Ilmu hukum memandang hukum dari dua aspek yaitu hukum sebagai sistem nilai dan hukum sebagai aturan sosial. Dalam mempelajari hukum adalah memahami kondisi intrinsik aturan hukum. Hal inilah yang membedakan ilmu hukum dengan disiplin lain yang mempunyai kajian hukum disiplin-disiplin lain tersebut memandang hukum dari luar. Studi-studi sosial tentang hukum menmpatkan hukum sebagai gejala sosial. Sedangkan studi-studi yang bersifat evaluatif menghubungkan hukum dengan etika dan moralitas.
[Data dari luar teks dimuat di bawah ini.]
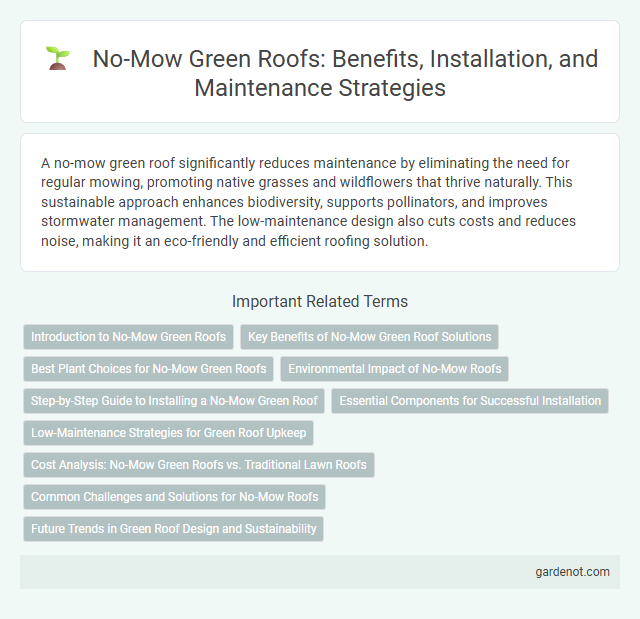 No-Mow Green Roofs: Benefits, Installation, and Maintenance Strategies

A no-mow green roof significantly reduces maintenance by eliminating the need for regular mowing, promoting native grasses and wildflowers that thrive naturally. This sustainable approach enhances biodiversity, supports pollinators, and improves stormwater management. The low-maintenance design also cuts costs and reduces noise, making it an eco-friendly and efficient roofing solution.

Important Related Terms

Introduction to No-Mow Green Roofs

Key Benefits of No-Mow Green Roof Solutions

Best Plant Choices for No-Mow Green Roofs

Environmental Impact of No-Mow Roofs

Step-by-Step Guide to Installing a No-Mow Green Roof

Essential Components for Successful Installation

Low-Maintenance Strategies for Green Roof Upkeep

Cost Analysis: No-Mow Green Roofs vs. Traditional Lawn Roofs

Common Challenges and Solutions for No-Mow Roofs

Future Trends in Green Roof Design and Sustainability

gardenot.com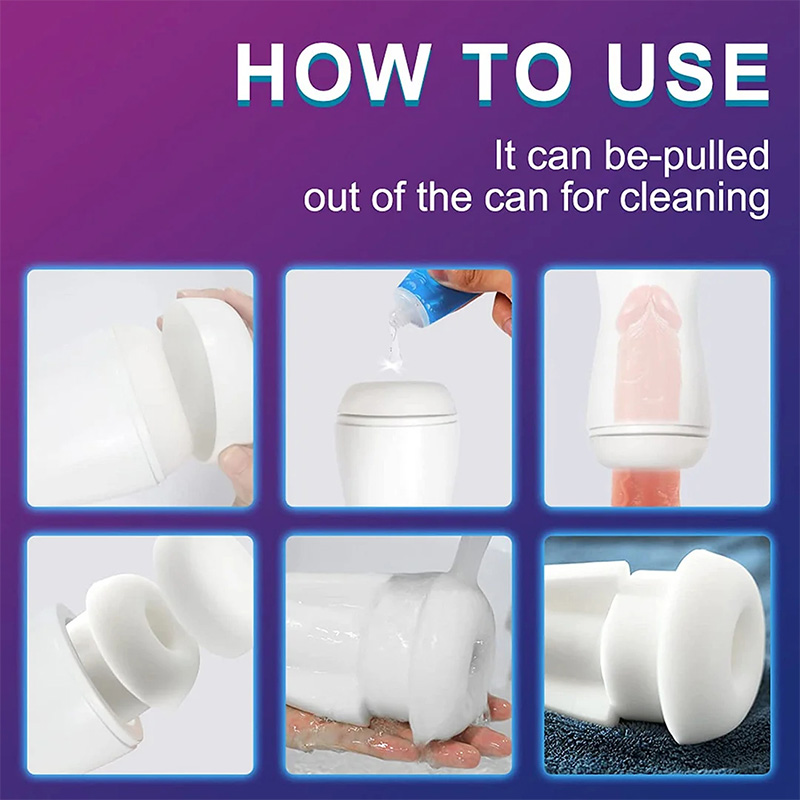 HOW TO USE

It can be-pulled out of the can for cleaning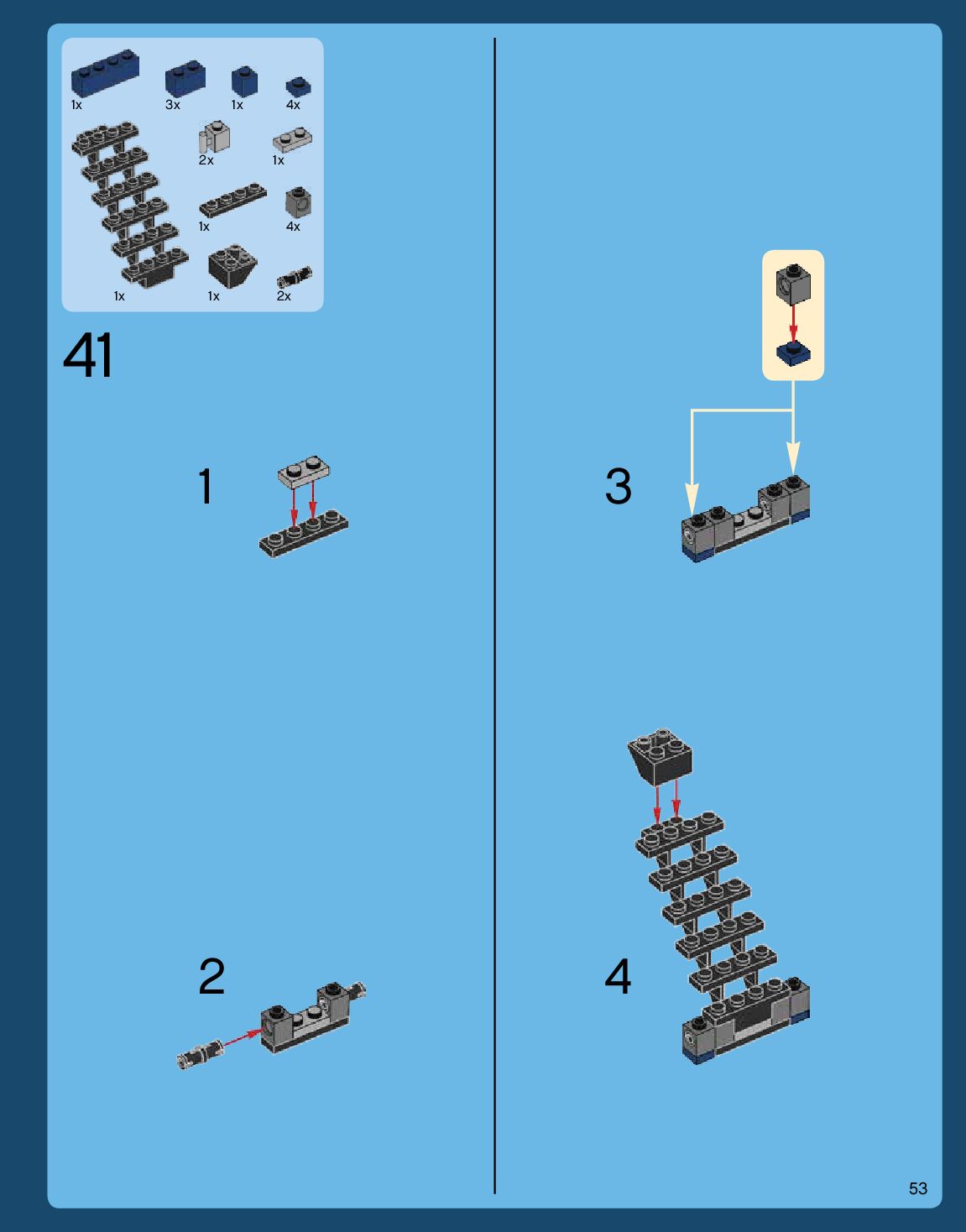 1x 3x 1x 4x

2x 1x

1x 4x

1x 1x 2x

41

1

2

3

4

53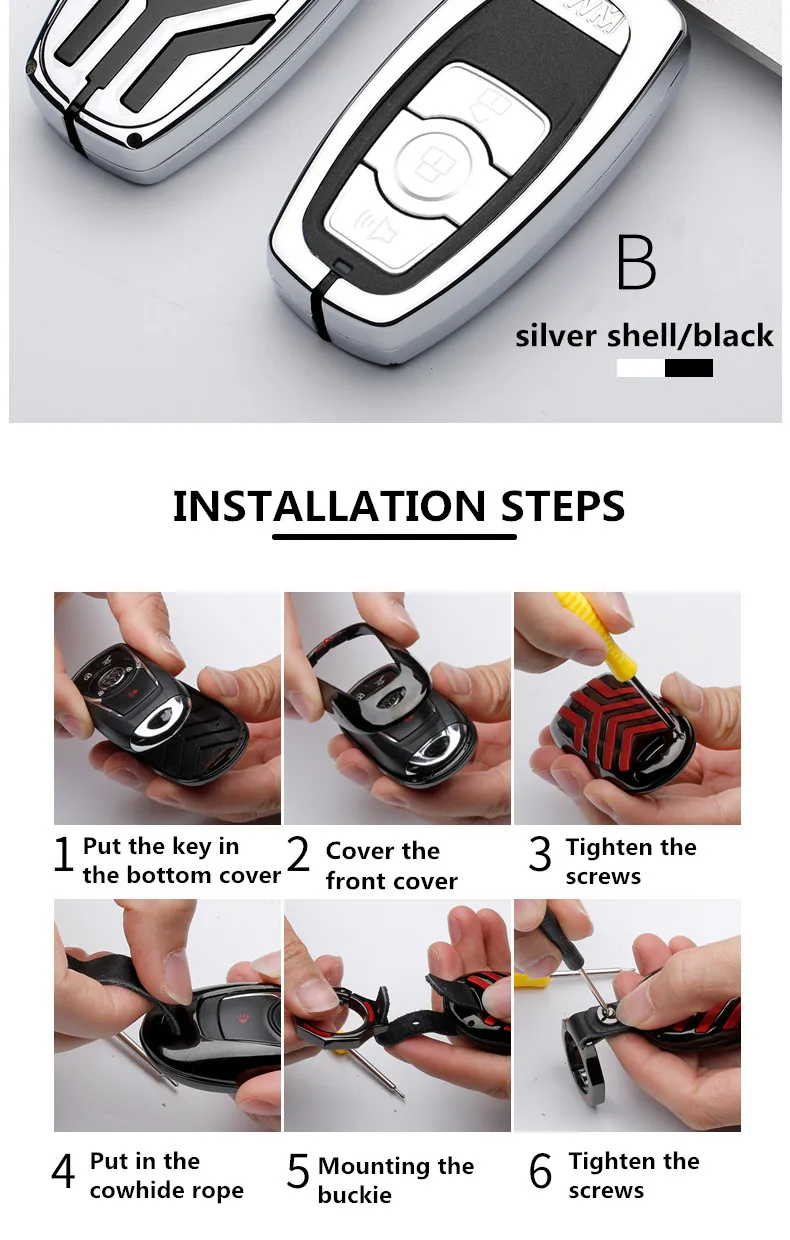 B
silver shell/black

INSTALLATION STEPS

1 Put the key in the bottom cover

2 Cover the front cover

3 Tighten the screws

4 Put in the cowhide rope

5 Mounting the buckie

6 Tighten the screws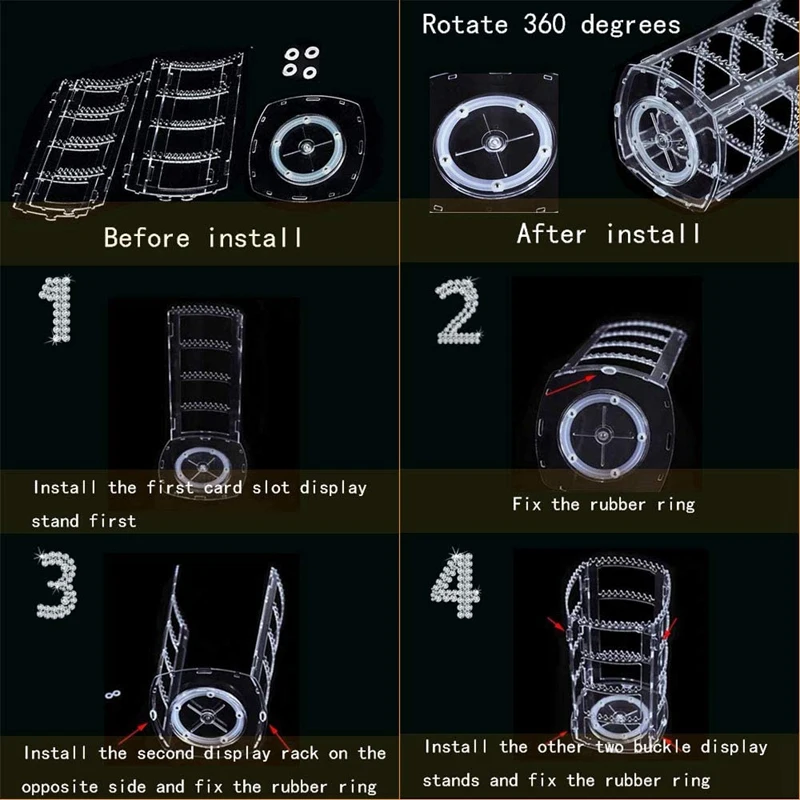 Before install

Rotate 360 degrees

After install

1

Install the first card slot display stand first

2

Fix the rubber ring

3

Install the second display rack on the opposite side and fix the rubber ring

4

Install the other two buckle display stands and fix the rubber ring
Ilmu hukum modern mengawali langkahnya ditengah-tengah dominasi para pakar dibidang hukum yang mengkajinya sebagai suatu bentuk dari perkembangan masyarakat sehingga dasar-dasar dari ilmu pengetahuan hukum terabaikan hal inilah yang menjadi obyek kajian penulis, karena sekarang banyak sarjana hukum menganggap kajian hukum berada pada tatanan kajian peraturan perundang-undangan (legislative law) bukan pada tatanan jurisprudensi, hal tersebut dikarenakan masuk kajian empirik kedalam ilmu hukum sebagai dasar kajian. Tugas ilmu hukum dalam hal ini jurisprudence adalah menemukan prinsip-prinsip umum yang menjelaskan bangunan dunia hukum.

BAB III
PENUTUP
A.  Simpulan
Dalam bahasa Inggris ilmu hukum disebut secara tepat sebagai Jurisprudence dan bukannya the science of law atau legal science, untuk suatu disiplin yang pokok bahasannya adalah hukum. Istilah jurisprudence berasal dari bahasa iuris, yang merupakan bentuk jamak dari ius, yang artinya hukum yang dibuat oleh masyarakat dan kebiasaan dan bukan perundang-undangan dan prudentia, yang artinya kebijaksanaan atau pengetahuan. Jurisprudence, dengan demikian berarti kebijaksanaan yang berkaitan dengan hukum atau pengetahuan hukum.
Hal tersebut dikarenakan, secara etimologis, kata “law” dalam bahasa Inggris mempunyai dua pengertian, yaitu serangkaian pedoman untuk mencapai keadilan dan merujuk kepada seperangkat aturan tingkah laku untuk mengatur ketertiban masyarakat.
Perbedaan rujukan terhadap pengertian “law” akan menghasilkan perbedaan dalam pendekatan secara teoretis terhadap hukum. Istilah “law” yang secara umum dipakai dalam bahasa Inggris secara etimologis berasal dari kata “lagu”, suatu kata dalam garis lex dan bukan garis ius, yang digunakan untuk menyebut aturan-aturan yang dikodifikasikan oleh raja-raja Anglo-Saxon. Lagu ternyata berada dalam garis lex dan bukan ius. Apabila hal ini diikuti, istilah  legal science akan bermakna ilmu tentang aturan perundang-undangan. Hal ini akan terjadi ketidaksesuaian makna yang dikandung dalam ilmu itu sendiri. Disinilah titik argumentasi akan ketidaktepatan penggunaan istilah the science of law maupun legal science.
Jurisprudence dapat didefinisikan secara luas sebagai semua yang bersifat teoretis tentang hukum. Jurisprudence juga berarti metode studi hukum dalam arti umum. Studi tersebut bukan mengenai hukum suatu negara pada suatu waktu tertentu. Di samping itu, jurisprudence sebenarnya bukan sekedar studi hukum, melainkan lebih dari itu merupakan studi tentang hukum.